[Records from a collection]
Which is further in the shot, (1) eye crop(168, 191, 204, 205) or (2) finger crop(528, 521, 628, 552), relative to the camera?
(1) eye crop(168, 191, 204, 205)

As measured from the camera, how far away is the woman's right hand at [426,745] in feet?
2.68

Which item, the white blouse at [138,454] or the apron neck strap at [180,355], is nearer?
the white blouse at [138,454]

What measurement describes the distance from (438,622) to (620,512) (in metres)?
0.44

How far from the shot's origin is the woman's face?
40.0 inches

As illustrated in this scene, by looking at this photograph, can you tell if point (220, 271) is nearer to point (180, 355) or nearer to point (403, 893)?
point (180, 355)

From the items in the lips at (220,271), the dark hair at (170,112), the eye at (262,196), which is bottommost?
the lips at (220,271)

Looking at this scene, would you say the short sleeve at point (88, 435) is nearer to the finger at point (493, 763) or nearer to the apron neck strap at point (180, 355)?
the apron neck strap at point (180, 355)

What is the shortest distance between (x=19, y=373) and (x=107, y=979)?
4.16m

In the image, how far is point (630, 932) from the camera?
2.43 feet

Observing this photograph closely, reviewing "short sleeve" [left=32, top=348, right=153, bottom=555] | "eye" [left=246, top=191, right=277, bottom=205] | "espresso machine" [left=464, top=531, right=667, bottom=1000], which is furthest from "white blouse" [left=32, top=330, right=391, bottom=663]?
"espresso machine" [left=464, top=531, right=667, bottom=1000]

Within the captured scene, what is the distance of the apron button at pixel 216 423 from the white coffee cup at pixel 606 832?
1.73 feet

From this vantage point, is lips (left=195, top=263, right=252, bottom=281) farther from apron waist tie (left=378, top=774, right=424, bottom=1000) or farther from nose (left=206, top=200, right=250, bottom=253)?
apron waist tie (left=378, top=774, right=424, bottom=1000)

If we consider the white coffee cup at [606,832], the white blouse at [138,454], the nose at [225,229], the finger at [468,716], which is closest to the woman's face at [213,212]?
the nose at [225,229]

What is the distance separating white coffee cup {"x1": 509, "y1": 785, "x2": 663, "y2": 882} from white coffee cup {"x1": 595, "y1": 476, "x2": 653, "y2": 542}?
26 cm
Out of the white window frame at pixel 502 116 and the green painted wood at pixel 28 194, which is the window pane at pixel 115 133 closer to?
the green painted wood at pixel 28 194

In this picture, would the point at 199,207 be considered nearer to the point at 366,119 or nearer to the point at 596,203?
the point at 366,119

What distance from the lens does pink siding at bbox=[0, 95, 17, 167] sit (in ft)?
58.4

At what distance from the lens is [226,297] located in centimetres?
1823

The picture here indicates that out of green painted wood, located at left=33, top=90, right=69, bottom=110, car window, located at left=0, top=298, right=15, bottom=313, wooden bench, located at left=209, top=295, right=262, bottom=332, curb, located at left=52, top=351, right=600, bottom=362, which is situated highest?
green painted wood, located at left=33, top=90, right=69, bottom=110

- _Exercise objective_:
Return the listing above in full, character for character.

- _Full response_:
Which is further in the shot, (1) eye crop(168, 191, 204, 205) or (2) finger crop(528, 521, 628, 552), relative to the camera?
(1) eye crop(168, 191, 204, 205)

As measured from the camera, how far away is the woman's right hand at [426,745] in feet?
2.68

Which item, the white blouse at [138,454] or the apron neck strap at [180,355], is nearer?
the white blouse at [138,454]

What measurement describes the distance from (438,622) to (620,512) (in metres)?
0.44

How far from the shot's origin is the woman's face?
40.0 inches

As illustrated in this scene, by looking at this photograph, can you tell if point (220, 271) is nearer to point (180, 355) or nearer to point (403, 893)?
point (180, 355)

From the items in the lips at (220,271), the dark hair at (170,112), the eye at (262,196), which is bottommost?
the lips at (220,271)

Looking at this scene, would you say the short sleeve at point (88, 435) is nearer to the finger at point (493, 763) or nearer to the apron neck strap at point (180, 355)?
the apron neck strap at point (180, 355)

What is the shortest distance between (x=19, y=373) and (x=107, y=979)?
4.16m

In the image, how far is point (630, 932) from the camera?
2.43 feet

Observing this photograph closely, reviewing "short sleeve" [left=32, top=348, right=153, bottom=555] | "eye" [left=246, top=191, right=277, bottom=205] | "espresso machine" [left=464, top=531, right=667, bottom=1000], which is furthest from "white blouse" [left=32, top=330, right=391, bottom=663]?
"espresso machine" [left=464, top=531, right=667, bottom=1000]

Within the captured scene, what is the distance of the apron button at pixel 216 423 from the white coffee cup at pixel 606 832?
1.73 feet

From this vantage point, is lips (left=195, top=263, right=252, bottom=281) farther from apron waist tie (left=378, top=774, right=424, bottom=1000) or farther from nose (left=206, top=200, right=250, bottom=253)?
apron waist tie (left=378, top=774, right=424, bottom=1000)

If we consider the white coffee cup at [606,832], the white blouse at [138,454], the nose at [225,229], the finger at [468,716], which is closest to the woman's face at [213,212]?
the nose at [225,229]

What is the distance separating white coffee cup {"x1": 509, "y1": 785, "x2": 663, "y2": 882} from white coffee cup {"x1": 595, "y1": 476, "x2": 653, "y2": 542}?
26 cm
Out of the white window frame at pixel 502 116 and the green painted wood at pixel 28 194, which is the window pane at pixel 115 133 closer to?
the green painted wood at pixel 28 194

In this picture, would the point at 199,207 be considered nearer to the point at 366,119 or nearer to the point at 596,203?
the point at 366,119

What distance from the lens does pink siding at bbox=[0, 95, 17, 167] sit (in ft)?
58.4

At what distance from the lens is [226,297] located in centimetres?
1823

The picture here indicates that out of green painted wood, located at left=33, top=90, right=69, bottom=110, car window, located at left=0, top=298, right=15, bottom=313, wooden bench, located at left=209, top=295, right=262, bottom=332, curb, located at left=52, top=351, right=600, bottom=362, which is situated highest?
green painted wood, located at left=33, top=90, right=69, bottom=110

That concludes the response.